-- Source data follows --
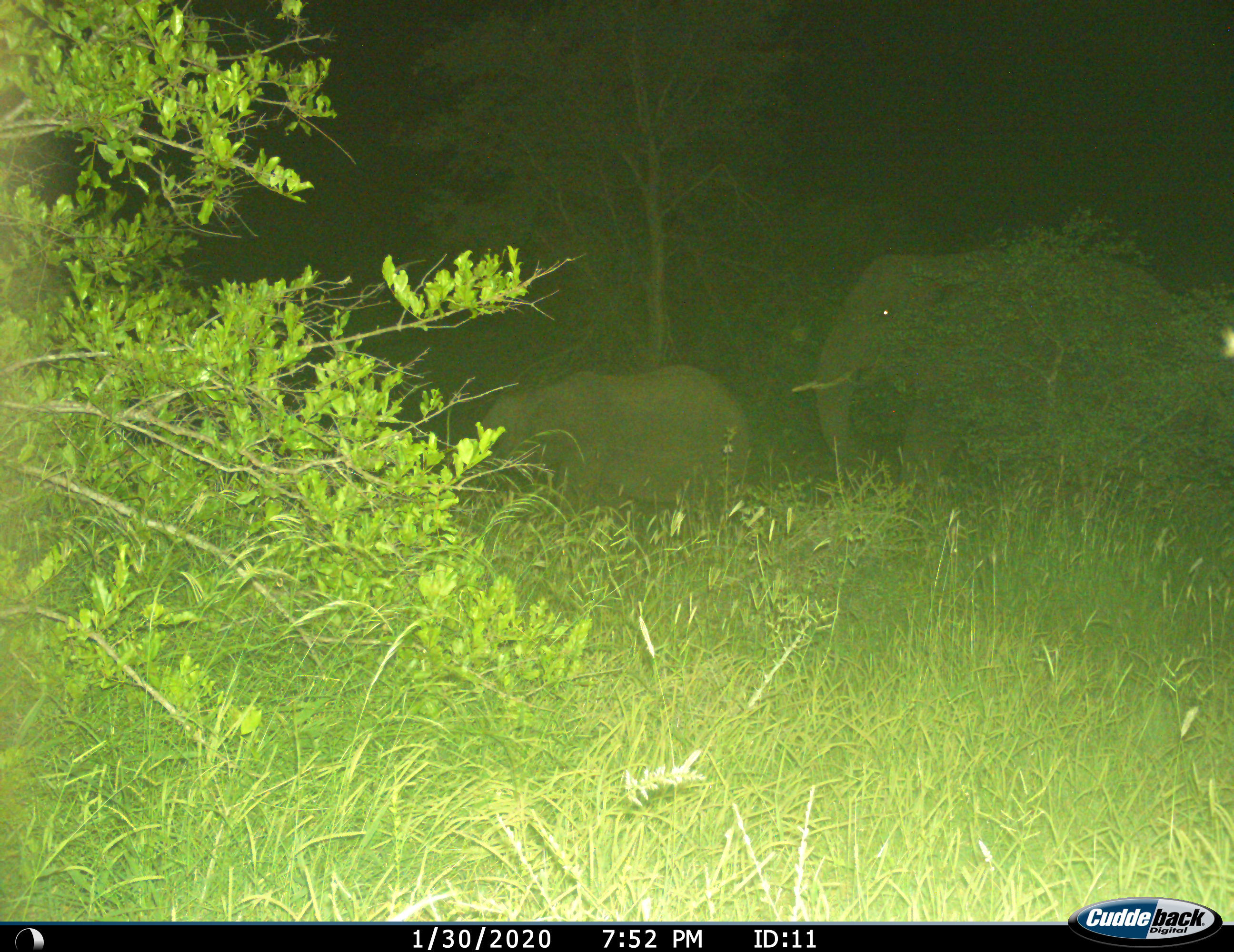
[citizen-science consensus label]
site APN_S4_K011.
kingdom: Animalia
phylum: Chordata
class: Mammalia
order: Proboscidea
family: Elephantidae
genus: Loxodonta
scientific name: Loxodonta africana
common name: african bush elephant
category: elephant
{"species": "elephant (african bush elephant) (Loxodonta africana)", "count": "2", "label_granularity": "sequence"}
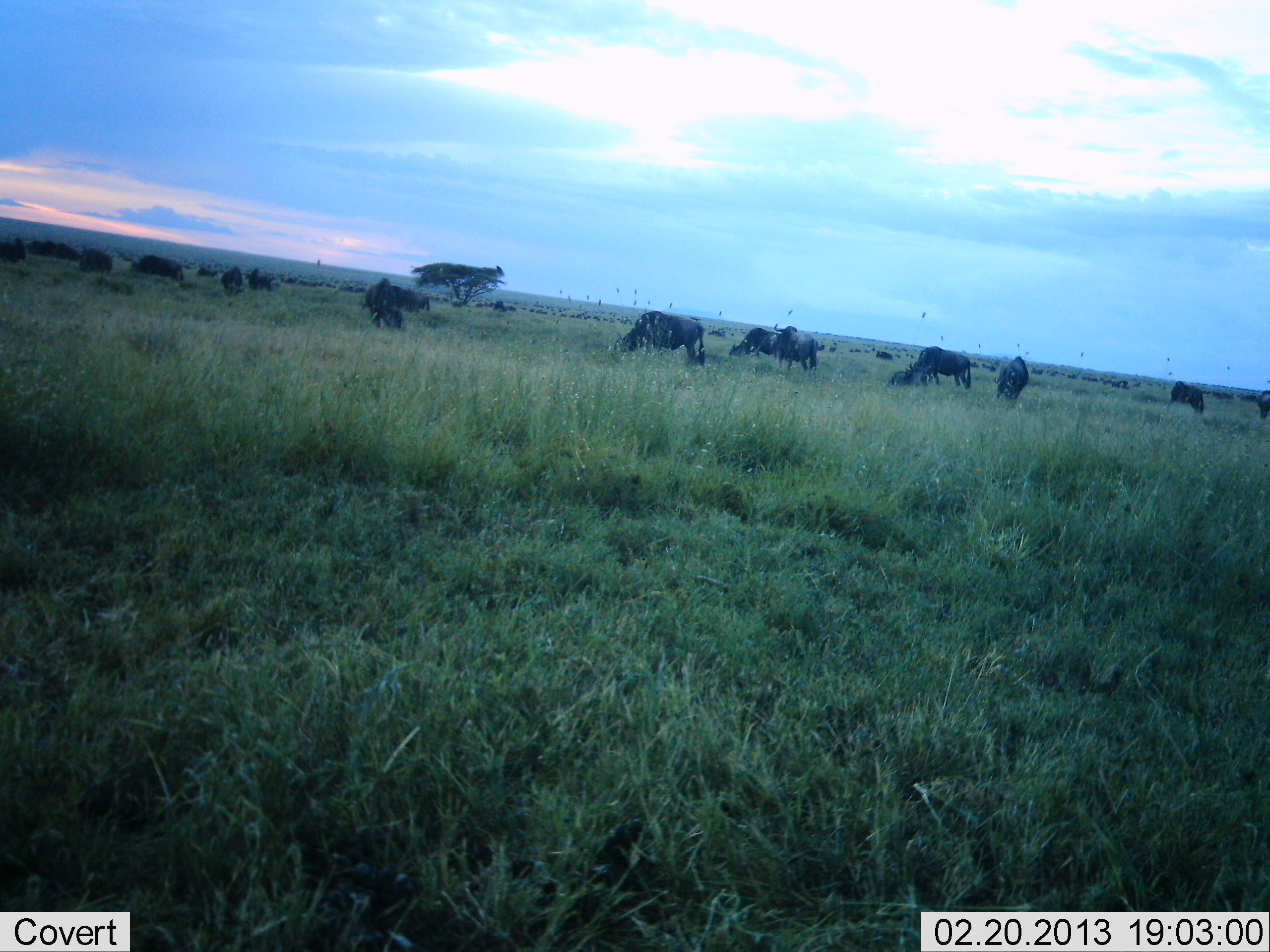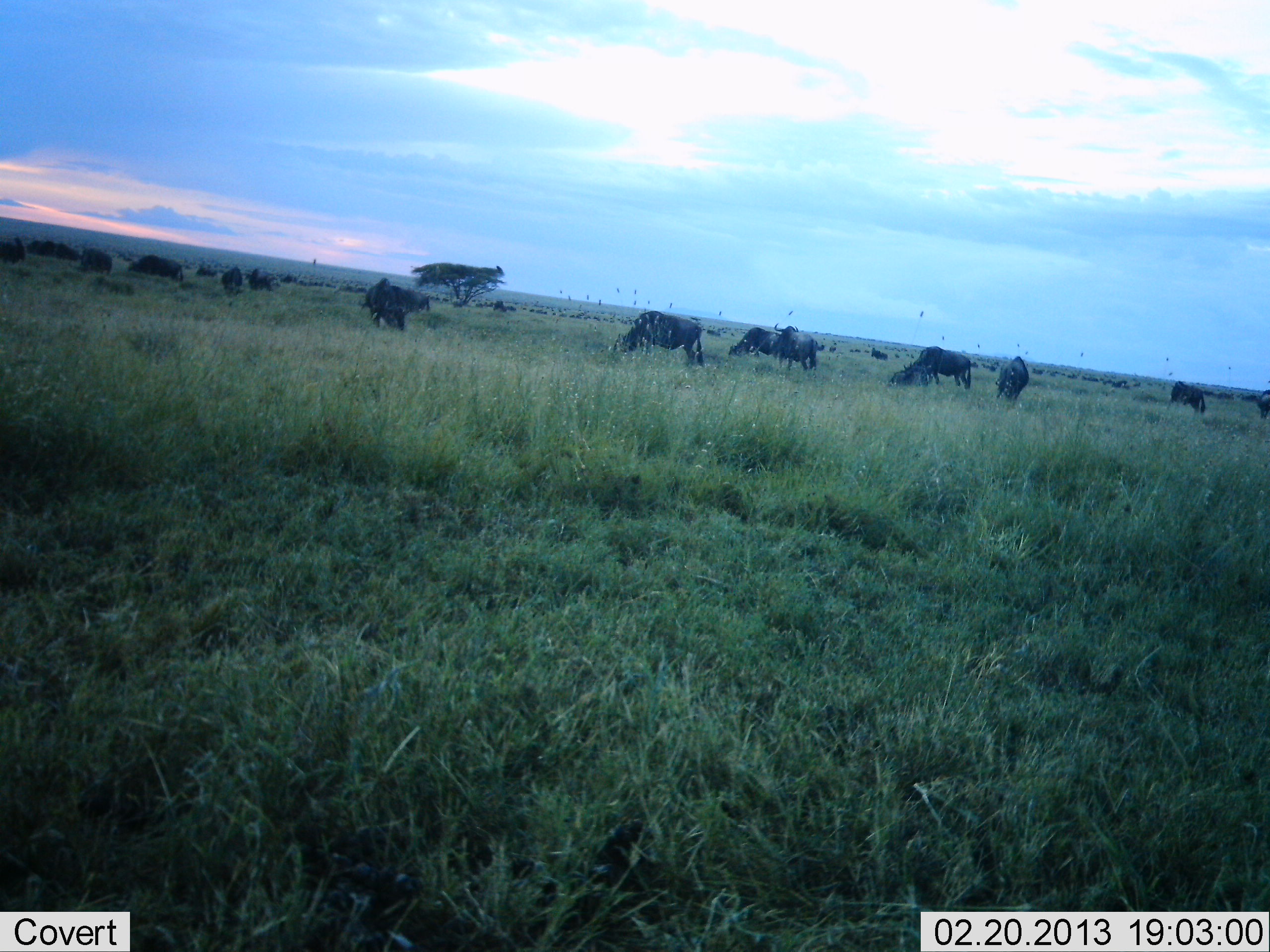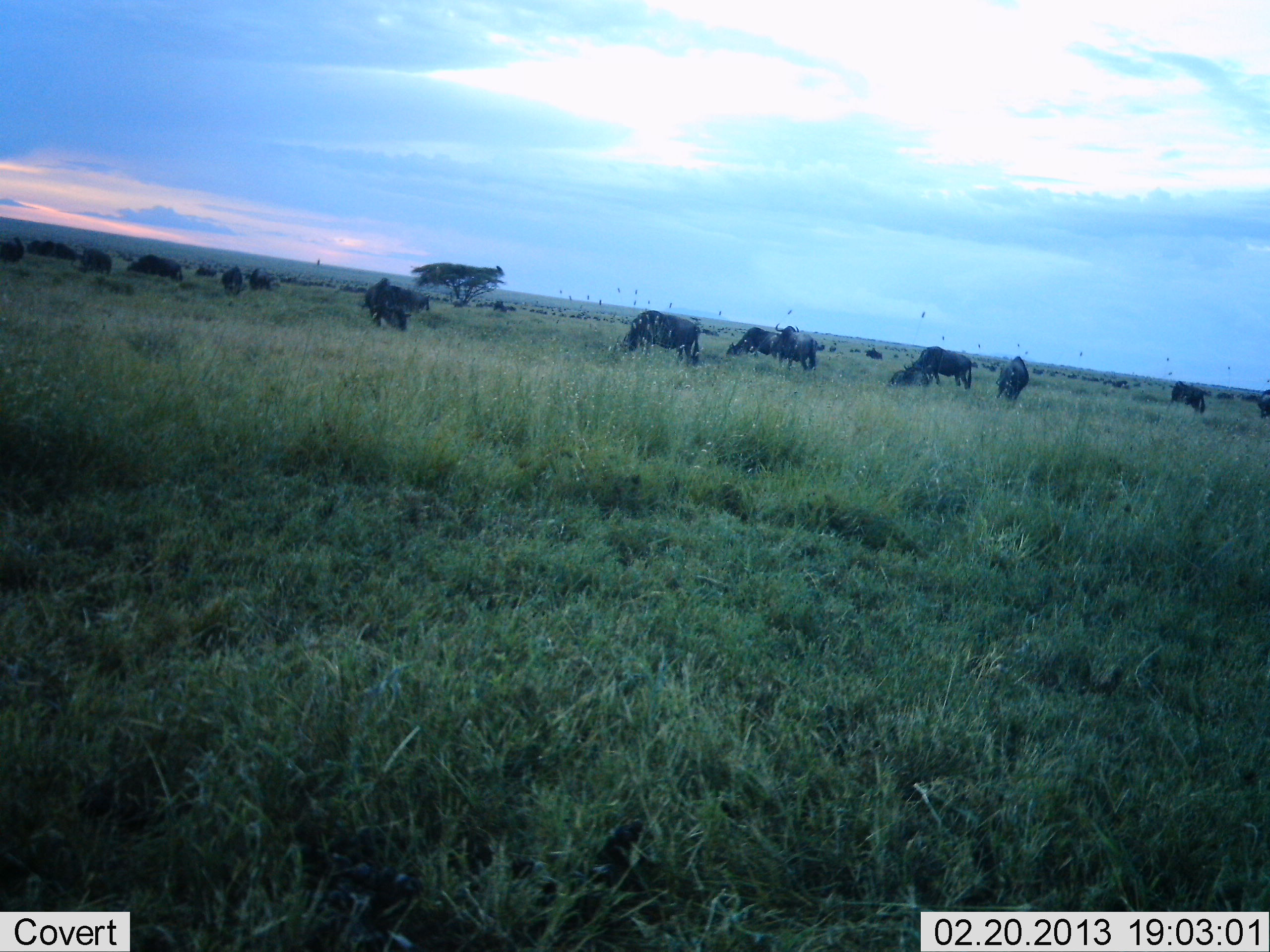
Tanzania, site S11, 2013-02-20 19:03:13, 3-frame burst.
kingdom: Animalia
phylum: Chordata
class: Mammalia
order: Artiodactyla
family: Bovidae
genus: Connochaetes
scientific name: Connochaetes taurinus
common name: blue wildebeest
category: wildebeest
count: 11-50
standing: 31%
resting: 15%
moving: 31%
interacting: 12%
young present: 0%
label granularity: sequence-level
-- Source data concluded --
→ About this task:
The entries must be repeated exactly. Leave the images out.

→ Exercise result:
[citizen-science consensus label]
site APN_S4_K011.
kingdom: Animalia
phylum: Chordata
class: Mammalia
order: Proboscidea
family: Elephantidae
genus: Loxodonta
scientific name: Loxodonta africana
common name: african bush elephant
category: elephant
{"species": "elephant (african bush elephant) (Loxodonta africana)", "count": "2", "label_granularity": "sequence"}
Tanzania, site S11, 2013-02-20 19:03:13, 3-frame burst.
kingdom: Animalia
phylum: Chordata
class: Mammalia
order: Artiodactyla
family: Bovidae
genus: Connochaetes
scientific name: Connochaetes taurinus
common name: blue wildebeest
category: wildebeest
count: 11-50
standing: 31%
resting: 15%
moving: 31%
interacting: 12%
young present: 0%
label granularity: sequence-level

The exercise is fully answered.